** Start of SUPPLIED PASSAGE **

Re: Restart streaming query spark 2.1 structured streaming

2017-08-16 Thread purna pradeep
And also is query.stop() is graceful stop operation?what happens to already
received data will it be processed ?

On Tue, Aug 15, 2017 at 7:21 PM purna pradeep 
wrote:

> Ok thanks
>
> Few more
>
> 1.when I looked into the documentation it says onQueryprogress is not
> threadsafe ,So Is this method would be the right place to refresh cache?and
> no need to restart query if I choose listener ?
>
> The methods are not thread-safe as they may be called from different
> threads.
>
>
>
> https://github.com/apache/spark/blob/master/sql/core/src/main/scala/org/apache/spark/sql/streaming/StreamingQueryListener.scala
>
>
>
> 2.if I use streamingquerylistner onqueryprogress my understanding is
> method will be executed only when the query is in progress so if I refresh
> data frame here without restarting  query will it impact application ?
>
> 3.should I use unpersist (Boolean) blocking method or async method
> unpersist() as the data size is big.
>
> I feel your solution is better as it stops query --> refresh cache -->
> starts query if I compromise on little downtime even cached dataframe is
> huge .I'm not sure how listener behaves as it's asynchronous, correct me if
> I'm wrong.
>
> On Tue, Aug 15, 2017 at 6:36 PM Tathagata Das 
> wrote:
>
>> Both works. The asynchronous method with listener will have less of down
>> time, just that the first trigger/batch after the asynchronous
>> unpersist+persist will probably take longer as it has to reload the data.
>>
>>
>> On Tue, Aug 15, 2017 at 2:29 PM, purna pradeep 
>> wrote:
>>
>>> Thanks tathagata das actually I'm planning to something like this
>>>
>>> activeQuery.stop()
>>>
>>> //unpersist and persist cached data frame
>>>
>>> df.unpersist()
>>>
>>> //read the updated data //data size of df is around 100gb
>>>
>>> df.persist()
>>>
>>>  activeQuery = startQuery()
>>>
>>>
>>> the cached data frame size around 100gb ,so the question is this the
>>> right place to refresh this huge cached data frame ?
>>>
>>> I'm also trying to refresh cached data frame in onqueryprogress() method
>>> in a class which extends StreamingQuerylistner
>>>
>>> Would like to know which is the best place to refresh cached data frame
>>> and why
>>>
>>> Thanks again for the below response
>>>
>>> On Tue, Aug 15, 2017 at 4:45 PM Tathagata Das <
>>> tathagata.das1...@gmail.com> wrote:
>>>
 You can do something like this.


 def startQuery(): StreamingQuery = {
// create your streaming dataframes
// start the query with the same checkpoint directory}

 // handle to the active queryvar activeQuery: StreamingQuery = null
 while(!stopped) {

if (activeQuery = null) { // if query not active, start query
  activeQuery = startQuery()

} else if (shouldRestartQuery())  {  // check your condition and 
 restart query
  activeQuery.stop()
  activeQuery = startQuery()
}

activeQuery.awaitTermination(100)   // wait for 100 ms.

** End of SUPPLIED PASSAGE **
** Start of RECORD EXTRACTS **

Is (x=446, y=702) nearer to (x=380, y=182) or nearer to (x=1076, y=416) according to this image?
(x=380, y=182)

** End of RECORD EXTRACTS **
** Start of RECORD EXTRACTS **

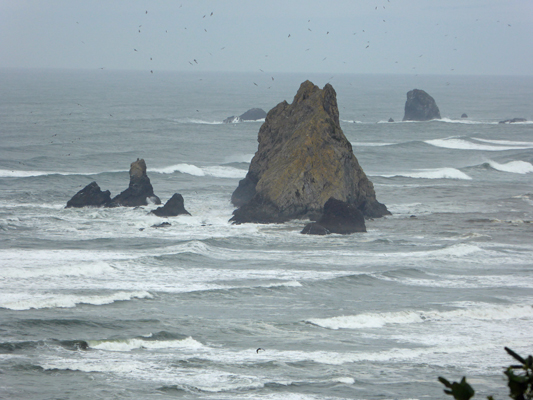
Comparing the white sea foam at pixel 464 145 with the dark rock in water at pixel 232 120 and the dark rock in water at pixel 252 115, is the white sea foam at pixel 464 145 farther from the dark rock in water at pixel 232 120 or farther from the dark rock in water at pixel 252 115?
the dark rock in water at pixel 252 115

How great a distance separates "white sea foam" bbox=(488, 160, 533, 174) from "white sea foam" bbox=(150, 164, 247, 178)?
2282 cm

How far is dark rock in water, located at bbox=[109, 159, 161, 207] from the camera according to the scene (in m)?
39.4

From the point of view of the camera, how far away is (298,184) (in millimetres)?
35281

** End of RECORD EXTRACTS **
** Start of RECORD EXTRACTS **

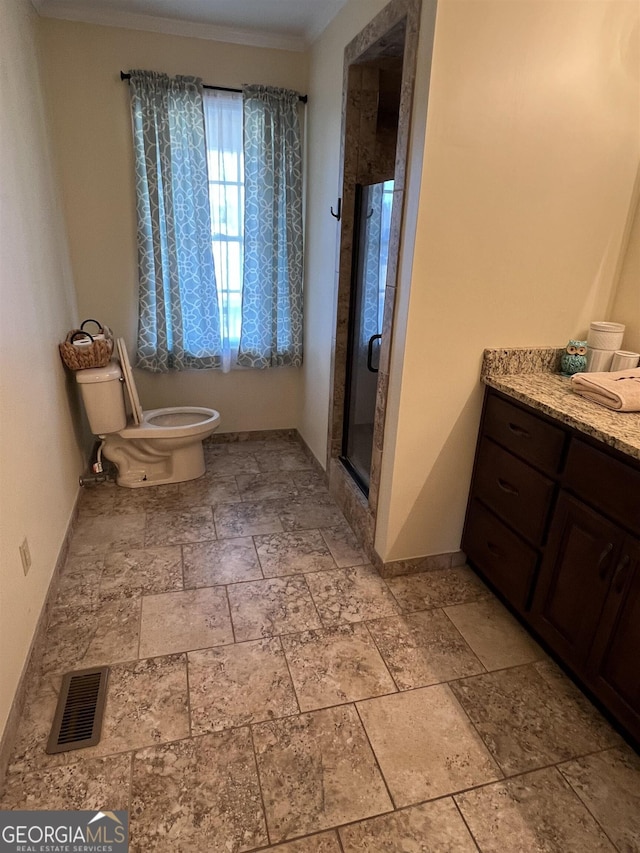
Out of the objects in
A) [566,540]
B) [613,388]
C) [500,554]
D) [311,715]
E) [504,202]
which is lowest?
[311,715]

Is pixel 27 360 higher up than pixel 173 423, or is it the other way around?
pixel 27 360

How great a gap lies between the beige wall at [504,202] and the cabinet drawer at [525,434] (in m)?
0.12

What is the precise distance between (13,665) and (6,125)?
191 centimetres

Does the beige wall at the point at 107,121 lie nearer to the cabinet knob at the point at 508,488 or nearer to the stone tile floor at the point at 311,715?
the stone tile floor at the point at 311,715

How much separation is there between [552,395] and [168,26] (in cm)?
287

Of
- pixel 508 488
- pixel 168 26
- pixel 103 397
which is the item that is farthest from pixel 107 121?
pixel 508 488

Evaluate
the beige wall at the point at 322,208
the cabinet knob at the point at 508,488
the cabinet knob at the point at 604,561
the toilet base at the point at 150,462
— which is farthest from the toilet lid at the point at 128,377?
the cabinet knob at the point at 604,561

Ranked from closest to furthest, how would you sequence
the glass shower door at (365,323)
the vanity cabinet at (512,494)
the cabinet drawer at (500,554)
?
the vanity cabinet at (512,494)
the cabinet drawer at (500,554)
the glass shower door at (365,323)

** End of RECORD EXTRACTS **

> _THE EXERCISE_
From the Spark streaming thread above, transcribe the passage starting with "2017-08-16 Thread purna" and going on through "choose listener ?".

> _COMPLETED EXERCISE_
2017-08-16 Thread purna pradeep
And also is query.stop() is graceful stop operation?what happens to already
received data will it be processed ?

On Tue, Aug 15, 2017 at 7:21 PM purna pradeep 
wrote:

> Ok thanks
>
> Few more
>
> 1.when I looked into the documentation it says onQueryprogress is not
> threadsafe ,So Is this method would be the right place to refresh cache?and
> no need to restart query if I choose listener ?